Doesn't seem to have stopped you making frequent and specious claims about
certain individuals being Scottish, when they are not regarded by others as
Scots! I remember you once stomping into a thread when someone applauded Jim
Davidson, for something or other, to loudly claim him as one of your
compatriots. JD was Born in London to an Irish mother - and I gather that
who exactly his father was is a matter of some dispute - so I'm not sure how
you worked that one out either - and you never did explain!
That was why we had two Scottish
> footballing brothers born to two Scottish parents who, the brothers, never
> played for Scotland. One was Joe Baker and the other his brother Jerry.
> Their father was a soldier and Joe was born in England while Gerry was
> born in the USA. I haven't seen Jerry for years but Joe is as Scottish as
> I am. So once more you are talking rubbish.
Ooh, the irony!
> The thing is that we belong to whichever UK country we choose to claim as
> our own while our birth certificate says we are all British but does state
> our place of birth.
> --
Perhaps you ought to stop making so many wild claims then!
Auld Bob
>Paul C wrote:
>
>> On Wed, 02 Dec 2009 12:14:36 +0000, White Spirit
>> <wsp...@homechoice.co.uk> wrote:
>
>>> My opinion on Scottish independence has nothing to do with hate. I'd
>>> welcome such a change as I don't see any good reason for us to subsidise
>>> people who seem to resent us.
>
>> Your country subsidises no one. Your country is in fiscal deficit.
>
>Thanks to which Scottish bank?
>
>You put your foot right in it.
Thanks to no Scottish bank. Your country was in fiscal deficit in the
years before Northern Rock, Bradford & Bingley and Halifax BoS, and it
continues to be in deficit.
I mean, myself, an English person, love my Scottish and Welsh Brethren
and Sistren... cant understand a f@ckin' word they are sayin' but... :)

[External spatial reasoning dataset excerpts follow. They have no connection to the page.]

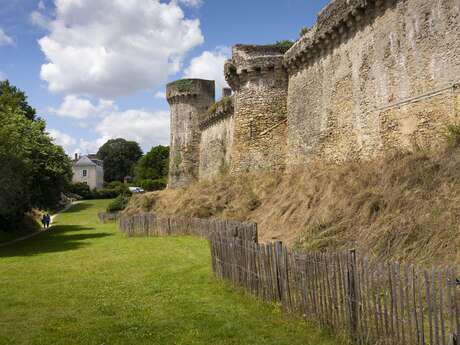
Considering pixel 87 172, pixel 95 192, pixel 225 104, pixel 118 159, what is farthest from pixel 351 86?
pixel 118 159

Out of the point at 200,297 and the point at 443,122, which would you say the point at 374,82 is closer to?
the point at 443,122

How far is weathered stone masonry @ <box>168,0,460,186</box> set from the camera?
11.9 meters

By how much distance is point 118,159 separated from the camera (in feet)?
347

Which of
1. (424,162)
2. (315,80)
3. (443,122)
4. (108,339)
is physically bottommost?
(108,339)

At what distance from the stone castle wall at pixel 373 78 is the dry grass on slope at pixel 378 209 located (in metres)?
0.99

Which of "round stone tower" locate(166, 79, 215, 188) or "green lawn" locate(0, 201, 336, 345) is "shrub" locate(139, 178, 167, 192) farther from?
"green lawn" locate(0, 201, 336, 345)

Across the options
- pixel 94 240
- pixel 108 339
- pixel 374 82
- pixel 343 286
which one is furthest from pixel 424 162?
pixel 94 240

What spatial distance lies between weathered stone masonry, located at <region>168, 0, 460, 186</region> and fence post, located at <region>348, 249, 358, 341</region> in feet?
22.6

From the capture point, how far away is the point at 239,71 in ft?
74.9

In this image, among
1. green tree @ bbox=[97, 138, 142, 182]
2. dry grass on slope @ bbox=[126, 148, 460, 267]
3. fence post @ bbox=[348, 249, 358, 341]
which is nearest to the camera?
fence post @ bbox=[348, 249, 358, 341]

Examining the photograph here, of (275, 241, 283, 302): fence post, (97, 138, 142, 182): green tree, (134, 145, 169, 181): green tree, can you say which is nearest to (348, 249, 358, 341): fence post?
(275, 241, 283, 302): fence post

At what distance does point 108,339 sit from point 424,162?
8.16m

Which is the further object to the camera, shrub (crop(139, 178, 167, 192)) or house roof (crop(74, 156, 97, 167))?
house roof (crop(74, 156, 97, 167))

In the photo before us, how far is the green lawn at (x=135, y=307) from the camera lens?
6977 mm
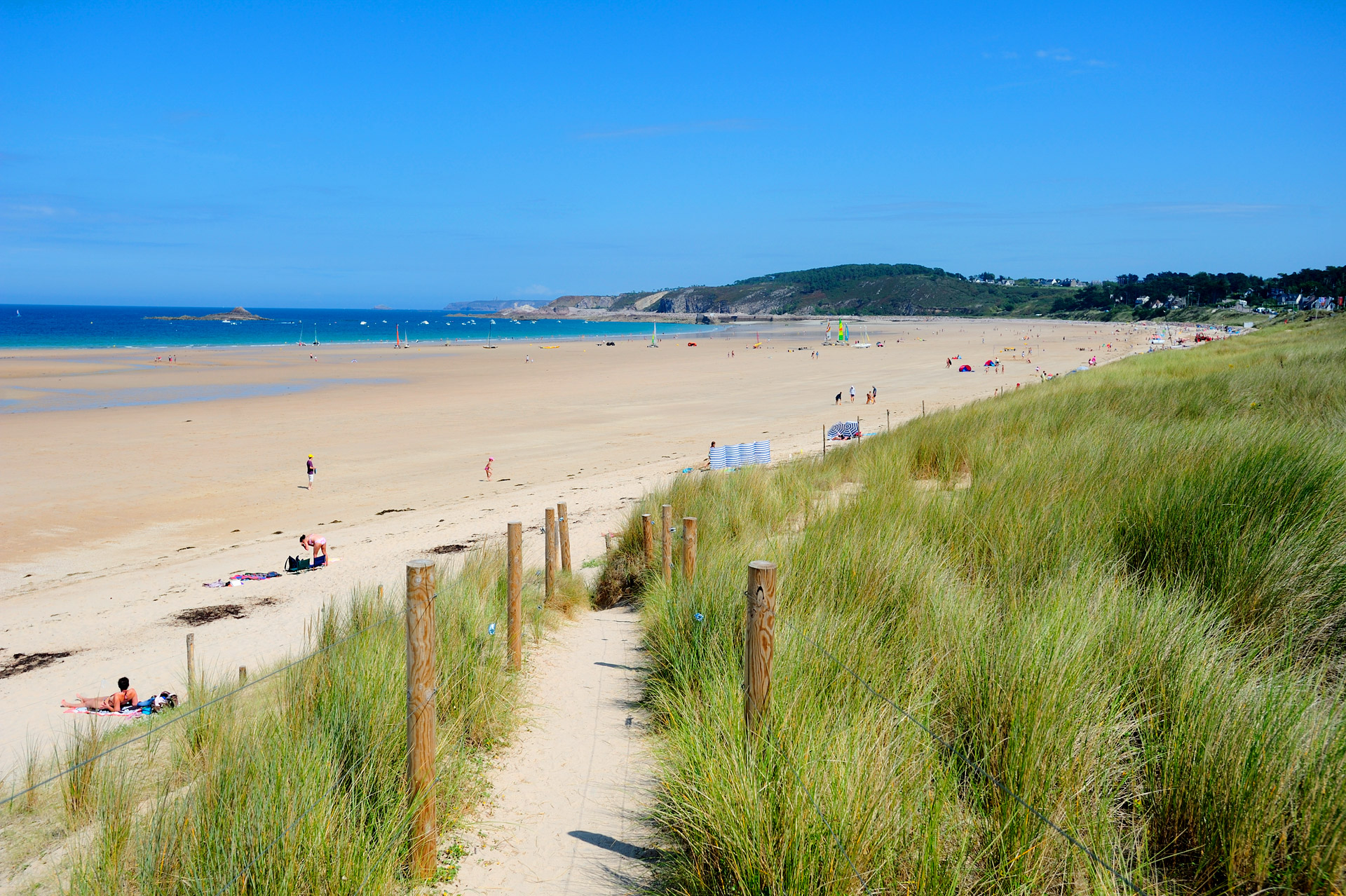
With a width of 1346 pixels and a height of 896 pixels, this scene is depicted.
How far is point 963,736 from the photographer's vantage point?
10.7 ft

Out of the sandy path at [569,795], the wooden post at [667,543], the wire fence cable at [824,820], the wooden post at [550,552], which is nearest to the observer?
the wire fence cable at [824,820]

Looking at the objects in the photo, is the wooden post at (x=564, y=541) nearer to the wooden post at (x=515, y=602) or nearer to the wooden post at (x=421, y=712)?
the wooden post at (x=515, y=602)

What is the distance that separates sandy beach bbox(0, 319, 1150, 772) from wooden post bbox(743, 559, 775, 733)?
623 centimetres

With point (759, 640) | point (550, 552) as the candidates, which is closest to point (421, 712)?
point (759, 640)

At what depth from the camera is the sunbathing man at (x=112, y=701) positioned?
271 inches

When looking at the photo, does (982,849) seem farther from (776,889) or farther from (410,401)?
(410,401)

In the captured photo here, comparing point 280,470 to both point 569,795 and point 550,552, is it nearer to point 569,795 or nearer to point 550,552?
point 550,552

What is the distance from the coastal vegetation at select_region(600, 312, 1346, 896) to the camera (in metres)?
2.60

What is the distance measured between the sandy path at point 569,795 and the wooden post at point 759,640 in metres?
0.85

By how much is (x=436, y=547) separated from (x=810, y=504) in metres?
6.29

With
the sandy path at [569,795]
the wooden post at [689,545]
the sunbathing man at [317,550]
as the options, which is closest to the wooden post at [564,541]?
the sandy path at [569,795]

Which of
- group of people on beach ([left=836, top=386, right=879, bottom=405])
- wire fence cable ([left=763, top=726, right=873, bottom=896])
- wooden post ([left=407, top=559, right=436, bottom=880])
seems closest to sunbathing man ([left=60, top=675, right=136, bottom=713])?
wooden post ([left=407, top=559, right=436, bottom=880])

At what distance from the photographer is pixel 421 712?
338 cm

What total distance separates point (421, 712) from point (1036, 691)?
2.52 m
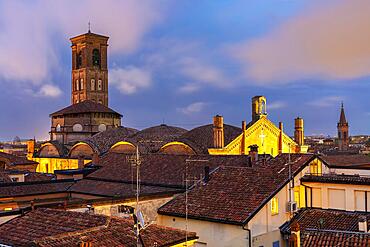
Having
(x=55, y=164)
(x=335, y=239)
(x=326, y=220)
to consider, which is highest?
(x=55, y=164)

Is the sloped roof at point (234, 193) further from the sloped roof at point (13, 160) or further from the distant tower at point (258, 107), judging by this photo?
the sloped roof at point (13, 160)

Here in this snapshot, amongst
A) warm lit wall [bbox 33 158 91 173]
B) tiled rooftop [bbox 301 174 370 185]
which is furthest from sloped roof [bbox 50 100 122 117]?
tiled rooftop [bbox 301 174 370 185]

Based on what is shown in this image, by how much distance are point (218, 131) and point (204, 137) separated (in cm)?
436

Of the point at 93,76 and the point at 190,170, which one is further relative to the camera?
the point at 93,76

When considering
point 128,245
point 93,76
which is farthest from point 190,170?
point 93,76

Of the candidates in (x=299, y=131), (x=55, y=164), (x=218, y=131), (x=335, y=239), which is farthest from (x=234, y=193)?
(x=55, y=164)

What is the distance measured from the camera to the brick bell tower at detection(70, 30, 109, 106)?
9150 cm

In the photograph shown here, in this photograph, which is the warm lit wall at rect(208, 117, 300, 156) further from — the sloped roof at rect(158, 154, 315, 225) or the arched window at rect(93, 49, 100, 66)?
the arched window at rect(93, 49, 100, 66)

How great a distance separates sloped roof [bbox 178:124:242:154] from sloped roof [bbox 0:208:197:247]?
25.7 meters

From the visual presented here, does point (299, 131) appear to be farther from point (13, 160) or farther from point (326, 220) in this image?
point (13, 160)

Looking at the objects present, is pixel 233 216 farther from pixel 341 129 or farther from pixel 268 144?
pixel 341 129

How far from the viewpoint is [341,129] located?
344ft

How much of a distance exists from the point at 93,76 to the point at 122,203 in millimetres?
74517

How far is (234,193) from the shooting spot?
21422 mm
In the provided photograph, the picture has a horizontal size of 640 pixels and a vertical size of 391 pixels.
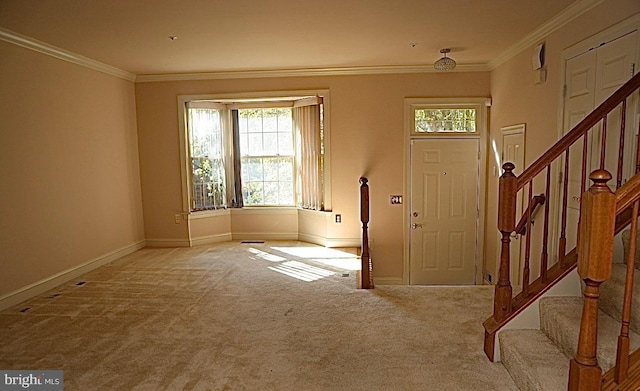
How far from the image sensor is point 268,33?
12.4 feet

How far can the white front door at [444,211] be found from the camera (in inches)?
211

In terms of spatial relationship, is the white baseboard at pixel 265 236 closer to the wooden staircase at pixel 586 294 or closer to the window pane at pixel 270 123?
the window pane at pixel 270 123

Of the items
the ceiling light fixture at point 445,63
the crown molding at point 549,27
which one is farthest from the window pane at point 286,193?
the crown molding at point 549,27

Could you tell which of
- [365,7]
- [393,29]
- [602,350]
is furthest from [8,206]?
[602,350]

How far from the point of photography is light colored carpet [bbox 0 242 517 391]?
2404 millimetres

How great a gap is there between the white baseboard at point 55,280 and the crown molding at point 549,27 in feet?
17.6

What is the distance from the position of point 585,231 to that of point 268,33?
319 centimetres

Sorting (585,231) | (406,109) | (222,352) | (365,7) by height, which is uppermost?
(365,7)

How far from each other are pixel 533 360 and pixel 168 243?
504cm

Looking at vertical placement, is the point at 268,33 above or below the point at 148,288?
above

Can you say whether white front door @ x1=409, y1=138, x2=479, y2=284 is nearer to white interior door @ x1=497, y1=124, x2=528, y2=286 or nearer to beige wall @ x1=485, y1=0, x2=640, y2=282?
beige wall @ x1=485, y1=0, x2=640, y2=282

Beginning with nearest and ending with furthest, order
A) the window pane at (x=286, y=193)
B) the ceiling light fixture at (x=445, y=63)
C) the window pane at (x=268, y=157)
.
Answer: the ceiling light fixture at (x=445, y=63) < the window pane at (x=268, y=157) < the window pane at (x=286, y=193)

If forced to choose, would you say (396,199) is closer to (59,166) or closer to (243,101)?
(243,101)

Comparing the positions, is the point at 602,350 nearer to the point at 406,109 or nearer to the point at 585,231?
the point at 585,231
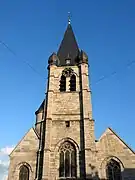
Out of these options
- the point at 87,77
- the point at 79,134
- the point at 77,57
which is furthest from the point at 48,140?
the point at 77,57

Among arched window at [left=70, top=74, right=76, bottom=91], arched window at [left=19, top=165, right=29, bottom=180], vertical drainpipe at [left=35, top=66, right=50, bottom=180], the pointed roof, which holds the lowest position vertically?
arched window at [left=19, top=165, right=29, bottom=180]

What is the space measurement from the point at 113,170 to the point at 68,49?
46.7 feet

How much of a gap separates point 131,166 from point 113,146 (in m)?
1.95

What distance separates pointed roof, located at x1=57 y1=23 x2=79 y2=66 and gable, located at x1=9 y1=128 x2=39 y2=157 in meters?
8.39

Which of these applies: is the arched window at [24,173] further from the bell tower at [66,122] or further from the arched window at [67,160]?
the arched window at [67,160]

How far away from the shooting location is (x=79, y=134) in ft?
65.3

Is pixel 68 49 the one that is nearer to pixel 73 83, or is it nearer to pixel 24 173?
→ pixel 73 83

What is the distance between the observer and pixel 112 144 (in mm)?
19344

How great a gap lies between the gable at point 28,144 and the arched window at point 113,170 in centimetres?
563

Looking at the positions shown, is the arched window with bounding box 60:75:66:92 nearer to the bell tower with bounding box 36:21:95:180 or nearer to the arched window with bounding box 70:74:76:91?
the bell tower with bounding box 36:21:95:180

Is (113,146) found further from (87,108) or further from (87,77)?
(87,77)

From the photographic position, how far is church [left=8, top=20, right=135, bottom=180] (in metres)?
18.0

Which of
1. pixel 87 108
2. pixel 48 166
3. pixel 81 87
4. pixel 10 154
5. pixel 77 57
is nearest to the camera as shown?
pixel 48 166

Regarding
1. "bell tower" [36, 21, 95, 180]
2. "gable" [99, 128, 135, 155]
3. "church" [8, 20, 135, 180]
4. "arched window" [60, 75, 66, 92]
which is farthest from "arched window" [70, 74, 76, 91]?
"gable" [99, 128, 135, 155]
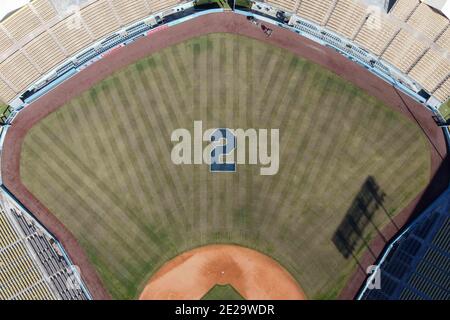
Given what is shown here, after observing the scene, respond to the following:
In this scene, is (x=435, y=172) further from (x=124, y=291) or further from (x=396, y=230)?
(x=124, y=291)

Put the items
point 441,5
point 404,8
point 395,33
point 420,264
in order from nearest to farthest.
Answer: point 441,5 → point 404,8 → point 395,33 → point 420,264

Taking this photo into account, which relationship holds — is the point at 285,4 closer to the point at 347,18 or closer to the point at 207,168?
the point at 347,18

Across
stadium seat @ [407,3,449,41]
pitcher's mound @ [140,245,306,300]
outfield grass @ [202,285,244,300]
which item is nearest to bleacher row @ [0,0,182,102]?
pitcher's mound @ [140,245,306,300]

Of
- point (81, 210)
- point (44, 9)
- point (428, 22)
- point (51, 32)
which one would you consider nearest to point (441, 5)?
point (428, 22)

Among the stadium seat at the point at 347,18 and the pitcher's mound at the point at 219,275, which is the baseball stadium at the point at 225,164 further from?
the stadium seat at the point at 347,18

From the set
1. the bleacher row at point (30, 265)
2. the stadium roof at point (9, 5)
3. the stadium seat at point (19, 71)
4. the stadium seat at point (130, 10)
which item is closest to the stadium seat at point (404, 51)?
the stadium seat at point (130, 10)
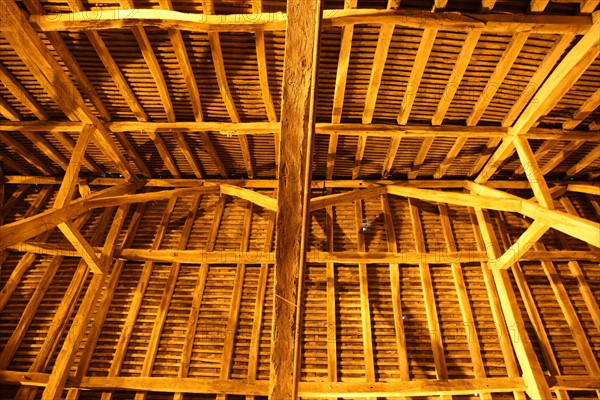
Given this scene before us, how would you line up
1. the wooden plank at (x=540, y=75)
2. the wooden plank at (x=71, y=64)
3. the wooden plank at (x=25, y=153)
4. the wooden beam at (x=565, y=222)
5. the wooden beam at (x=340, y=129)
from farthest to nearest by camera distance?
1. the wooden plank at (x=25, y=153)
2. the wooden beam at (x=340, y=129)
3. the wooden plank at (x=540, y=75)
4. the wooden plank at (x=71, y=64)
5. the wooden beam at (x=565, y=222)

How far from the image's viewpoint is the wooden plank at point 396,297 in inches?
180

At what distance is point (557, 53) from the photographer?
3.81 meters

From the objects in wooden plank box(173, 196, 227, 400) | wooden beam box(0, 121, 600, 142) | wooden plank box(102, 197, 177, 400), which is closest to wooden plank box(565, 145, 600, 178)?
wooden beam box(0, 121, 600, 142)

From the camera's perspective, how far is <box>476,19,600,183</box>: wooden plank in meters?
3.41

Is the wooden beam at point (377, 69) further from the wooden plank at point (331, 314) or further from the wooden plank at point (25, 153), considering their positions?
the wooden plank at point (25, 153)

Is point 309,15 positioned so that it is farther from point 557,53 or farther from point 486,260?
point 486,260

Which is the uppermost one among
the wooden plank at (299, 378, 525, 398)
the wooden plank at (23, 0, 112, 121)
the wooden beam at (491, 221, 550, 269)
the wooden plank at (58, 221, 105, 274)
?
the wooden plank at (23, 0, 112, 121)

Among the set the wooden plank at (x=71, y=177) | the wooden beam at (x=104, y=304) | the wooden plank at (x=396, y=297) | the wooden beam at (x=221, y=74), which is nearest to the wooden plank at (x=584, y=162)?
the wooden plank at (x=396, y=297)

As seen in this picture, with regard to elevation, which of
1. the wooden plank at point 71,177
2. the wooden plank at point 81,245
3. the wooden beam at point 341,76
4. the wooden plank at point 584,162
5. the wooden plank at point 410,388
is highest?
the wooden plank at point 584,162

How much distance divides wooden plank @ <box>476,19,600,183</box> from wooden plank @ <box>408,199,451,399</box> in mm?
1569

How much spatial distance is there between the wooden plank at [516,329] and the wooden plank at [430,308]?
854 millimetres

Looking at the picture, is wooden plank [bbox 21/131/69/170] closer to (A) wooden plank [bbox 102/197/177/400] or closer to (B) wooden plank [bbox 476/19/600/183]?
(A) wooden plank [bbox 102/197/177/400]

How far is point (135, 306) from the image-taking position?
495 cm

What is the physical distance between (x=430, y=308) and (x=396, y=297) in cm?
46
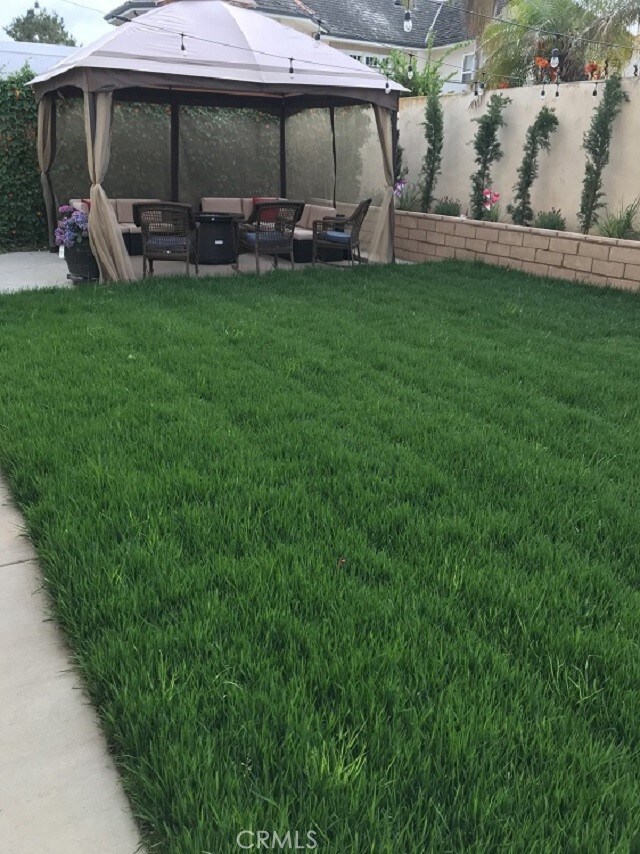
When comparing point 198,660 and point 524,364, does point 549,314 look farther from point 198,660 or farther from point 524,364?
point 198,660

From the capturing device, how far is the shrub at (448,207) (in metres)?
11.1

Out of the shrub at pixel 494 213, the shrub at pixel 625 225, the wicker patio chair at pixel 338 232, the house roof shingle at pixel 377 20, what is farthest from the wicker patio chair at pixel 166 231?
the house roof shingle at pixel 377 20

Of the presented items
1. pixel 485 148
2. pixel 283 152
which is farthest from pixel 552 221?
pixel 283 152

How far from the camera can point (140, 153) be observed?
40.7 ft

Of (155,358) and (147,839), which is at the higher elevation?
(155,358)

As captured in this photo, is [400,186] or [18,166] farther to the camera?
[400,186]

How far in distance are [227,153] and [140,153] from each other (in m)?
1.56

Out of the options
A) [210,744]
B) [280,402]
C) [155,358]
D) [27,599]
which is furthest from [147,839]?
[155,358]

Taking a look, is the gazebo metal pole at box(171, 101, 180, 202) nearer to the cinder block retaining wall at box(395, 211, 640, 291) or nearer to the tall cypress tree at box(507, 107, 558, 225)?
the cinder block retaining wall at box(395, 211, 640, 291)

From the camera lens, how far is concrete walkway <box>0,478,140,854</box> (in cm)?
156

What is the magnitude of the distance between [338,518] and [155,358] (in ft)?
8.73

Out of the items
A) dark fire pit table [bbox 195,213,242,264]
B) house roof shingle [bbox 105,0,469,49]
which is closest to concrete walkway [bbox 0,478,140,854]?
dark fire pit table [bbox 195,213,242,264]

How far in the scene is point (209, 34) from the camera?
29.8 feet

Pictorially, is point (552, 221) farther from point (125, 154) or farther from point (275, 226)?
point (125, 154)
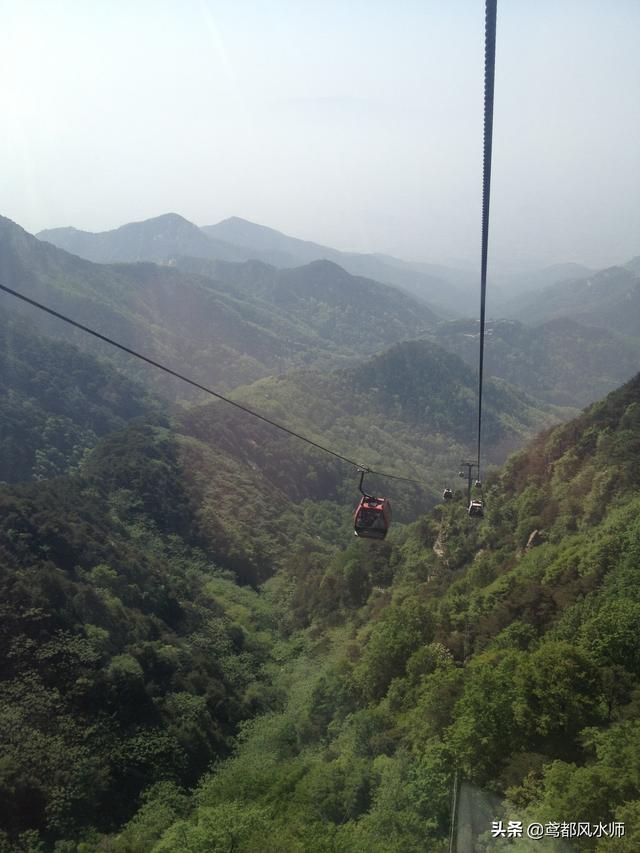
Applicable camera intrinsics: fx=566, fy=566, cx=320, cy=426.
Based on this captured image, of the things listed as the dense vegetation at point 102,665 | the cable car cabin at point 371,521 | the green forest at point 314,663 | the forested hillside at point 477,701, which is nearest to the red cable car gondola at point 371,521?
the cable car cabin at point 371,521

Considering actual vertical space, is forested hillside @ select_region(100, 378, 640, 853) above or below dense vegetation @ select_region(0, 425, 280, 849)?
above

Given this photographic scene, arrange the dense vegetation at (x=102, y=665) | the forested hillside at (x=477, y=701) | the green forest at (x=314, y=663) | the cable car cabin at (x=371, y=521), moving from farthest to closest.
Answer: the dense vegetation at (x=102, y=665)
the cable car cabin at (x=371, y=521)
the green forest at (x=314, y=663)
the forested hillside at (x=477, y=701)

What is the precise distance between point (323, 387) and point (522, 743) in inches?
4949

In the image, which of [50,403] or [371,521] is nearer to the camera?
[371,521]

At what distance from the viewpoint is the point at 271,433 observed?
98938 mm

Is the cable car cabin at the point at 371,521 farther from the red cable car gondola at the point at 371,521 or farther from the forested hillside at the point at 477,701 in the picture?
the forested hillside at the point at 477,701

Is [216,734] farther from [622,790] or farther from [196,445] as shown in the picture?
[196,445]

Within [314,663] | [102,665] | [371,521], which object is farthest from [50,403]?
[371,521]

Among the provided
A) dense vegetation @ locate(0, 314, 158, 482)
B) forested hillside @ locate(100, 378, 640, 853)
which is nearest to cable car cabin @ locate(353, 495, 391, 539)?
forested hillside @ locate(100, 378, 640, 853)

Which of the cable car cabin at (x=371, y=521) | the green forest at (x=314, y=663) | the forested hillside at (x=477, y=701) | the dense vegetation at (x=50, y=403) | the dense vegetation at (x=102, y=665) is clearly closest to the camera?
the forested hillside at (x=477, y=701)

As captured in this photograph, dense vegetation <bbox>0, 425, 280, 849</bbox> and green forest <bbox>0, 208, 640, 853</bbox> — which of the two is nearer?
green forest <bbox>0, 208, 640, 853</bbox>

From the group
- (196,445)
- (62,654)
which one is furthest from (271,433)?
(62,654)

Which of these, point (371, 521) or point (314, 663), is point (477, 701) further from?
point (314, 663)

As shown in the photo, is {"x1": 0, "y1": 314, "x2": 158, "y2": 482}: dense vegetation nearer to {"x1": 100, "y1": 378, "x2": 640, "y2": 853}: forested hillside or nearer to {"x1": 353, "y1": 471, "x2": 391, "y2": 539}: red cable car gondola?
{"x1": 100, "y1": 378, "x2": 640, "y2": 853}: forested hillside
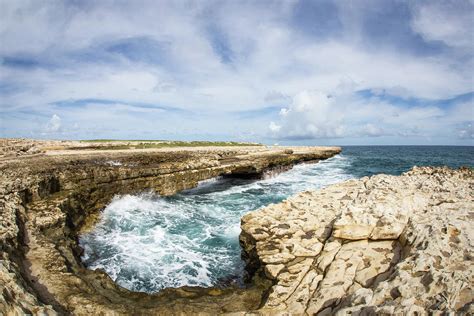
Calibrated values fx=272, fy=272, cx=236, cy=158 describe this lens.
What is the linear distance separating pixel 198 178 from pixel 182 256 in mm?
11884

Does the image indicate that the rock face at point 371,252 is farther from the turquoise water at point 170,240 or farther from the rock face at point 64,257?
the turquoise water at point 170,240

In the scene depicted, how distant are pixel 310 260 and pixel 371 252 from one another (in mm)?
1592

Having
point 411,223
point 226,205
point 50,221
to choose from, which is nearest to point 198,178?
point 226,205

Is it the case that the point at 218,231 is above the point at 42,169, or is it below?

His most hilarious error recently was when he claimed that it was Scotch
law not English law which was the source of the Common Law. Scotch law
is of course a development of Roman Law. RH
--
Robert Henderson
Personal website: http://www.anywhere.demon.co.uk
Give us all just one example of his hatred of the English.
Give us one example of his derisive words.
you must find it difficult listening to them speaking a language which
has been preserved from the mangling given to old English by the
English - changing good old English words like 'stane' to 'stone',
'hame' to 'home, 'coo' to 'cow' Quite how the English managed to come
up with 'lore' for 'law', droring' for 'drawing', 'wales' for
'whales' and 'wen' for 'when' is, however, beyond me.